§ **Supplied text**:

<<<<

Tuesday, August 17, 2010

The Justice Indicator

Luke 12:49-56
August 15, 2010


Summer time is when the livin’ is supposed to be easy. But here, in the church on Sunday mornings this summer, it feels like we’ve come across our fair share of biblical passages that are anything but easy. For weeks we’ve waded through prophets who, speaking on behalf of God, were railing against the people using language of violence and destruction. And just when we thought we could chalk it up to the Old Testament being the Old Testament, this week we have one of those difficult New Testament passages; the Prince of Peace claiming he did not, in fact, come to bring peace, but rather division.

In fact, this passage is chalk full of difficult things. Besides the Jesus not bringing peace thing, we have Jesus’ animosity toward families, the fire he seems to want to bring into our world, and his harsh words to the “hypocrites”, as he calls them, and as many of us know ourselves to be at times. Oh how I wish I could explain these away. Jesus sounds so angry and I don’t want Jesus to be angry.

>>>>

§ **Dataset extract**:
<<<<

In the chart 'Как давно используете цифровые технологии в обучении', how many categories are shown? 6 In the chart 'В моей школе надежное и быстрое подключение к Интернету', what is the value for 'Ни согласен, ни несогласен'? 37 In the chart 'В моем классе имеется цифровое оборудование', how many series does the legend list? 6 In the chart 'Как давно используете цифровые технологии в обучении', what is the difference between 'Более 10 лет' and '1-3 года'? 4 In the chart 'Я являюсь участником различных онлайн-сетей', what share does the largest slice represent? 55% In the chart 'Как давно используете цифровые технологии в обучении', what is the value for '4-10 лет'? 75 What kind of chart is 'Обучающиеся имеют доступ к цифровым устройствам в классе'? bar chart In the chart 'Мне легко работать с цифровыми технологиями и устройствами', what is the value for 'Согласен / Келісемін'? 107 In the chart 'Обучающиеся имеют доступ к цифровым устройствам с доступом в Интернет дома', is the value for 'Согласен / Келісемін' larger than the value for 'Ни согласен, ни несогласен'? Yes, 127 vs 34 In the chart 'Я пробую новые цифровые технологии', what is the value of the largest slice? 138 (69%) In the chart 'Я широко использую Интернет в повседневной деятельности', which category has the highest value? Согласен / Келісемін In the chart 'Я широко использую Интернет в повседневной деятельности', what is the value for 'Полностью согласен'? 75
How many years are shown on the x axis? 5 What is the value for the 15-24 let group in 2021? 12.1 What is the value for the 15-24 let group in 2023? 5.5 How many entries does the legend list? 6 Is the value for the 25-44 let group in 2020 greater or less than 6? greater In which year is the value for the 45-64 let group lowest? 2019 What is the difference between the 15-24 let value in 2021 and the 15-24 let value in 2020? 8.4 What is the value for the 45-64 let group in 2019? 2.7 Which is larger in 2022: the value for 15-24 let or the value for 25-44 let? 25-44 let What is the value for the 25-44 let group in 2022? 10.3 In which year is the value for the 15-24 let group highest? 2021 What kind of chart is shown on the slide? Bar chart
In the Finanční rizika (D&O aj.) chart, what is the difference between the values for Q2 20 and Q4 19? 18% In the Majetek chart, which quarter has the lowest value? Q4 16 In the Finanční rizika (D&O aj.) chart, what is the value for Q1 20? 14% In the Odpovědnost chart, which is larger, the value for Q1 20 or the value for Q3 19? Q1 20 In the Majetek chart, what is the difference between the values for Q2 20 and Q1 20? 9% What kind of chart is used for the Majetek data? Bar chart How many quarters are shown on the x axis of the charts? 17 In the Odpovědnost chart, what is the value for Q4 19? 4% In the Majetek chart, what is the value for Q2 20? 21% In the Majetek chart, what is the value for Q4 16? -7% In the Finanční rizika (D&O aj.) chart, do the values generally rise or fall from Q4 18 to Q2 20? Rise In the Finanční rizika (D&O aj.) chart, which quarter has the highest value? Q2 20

>>>>

§ **Work to complete**:
1. Quote the sermon word for word, from "Tuesday, August 17, 2010" up to and including "but rather division.".
2. In the sermon, what does the Prince of Peace say he came to bring instead of peace?
3. Carry on the sermon about Luke 12:49-56, picking up right after its last sentence.

§ **Outputs in order**:
1.
Tuesday, August 17, 2010

The Justice Indicator

Luke 12:49-56
August 15, 2010


Summer time is when the livin’ is supposed to be easy. But here, in the church on Sunday mornings this summer, it feels like we’ve come across our fair share of biblical passages that are anything but easy. For weeks we’ve waded through prophets who, speaking on behalf of God, were railing against the people using language of violence and destruction. And just when we thought we could chalk it up to the Old Testament being the Old Testament, this week we have one of those difficult New Testament passages; the Prince of Peace claiming he did not, in fact, come to bring peace, but rather division.

2. Division.

3.
But remember – Jesus is on his way to Jerusalem and as he goes he is claiming an authority that is upsetting more and more people. Whatever we understand the Prince of Peace to mean, we can’t deny that Jesus’ life was upsetting to some – if not most. And he sparked a major conflict between himself and the religious and political authorities. They do, after all, end up killing him. Discord was undoubtedly a part of Jesus’ life – Prince of Peace or not.

In this passage, Jesus tells us discord is a part of what happens when the love of God enters this world. But it seems counter-intuitive. Love is good, right? The realm of God, the one Jesus brought near, is what we strive for because of the visions we have of what it would be like: everyone equal – war no more – garland instead of ashes. So why does Jesus say he came not to bring peace, but division? Why does he talk about coming to bring fire to the earth? That doesn’t sound very loving to me; that doesn’t sound very realm-of-God-like to me.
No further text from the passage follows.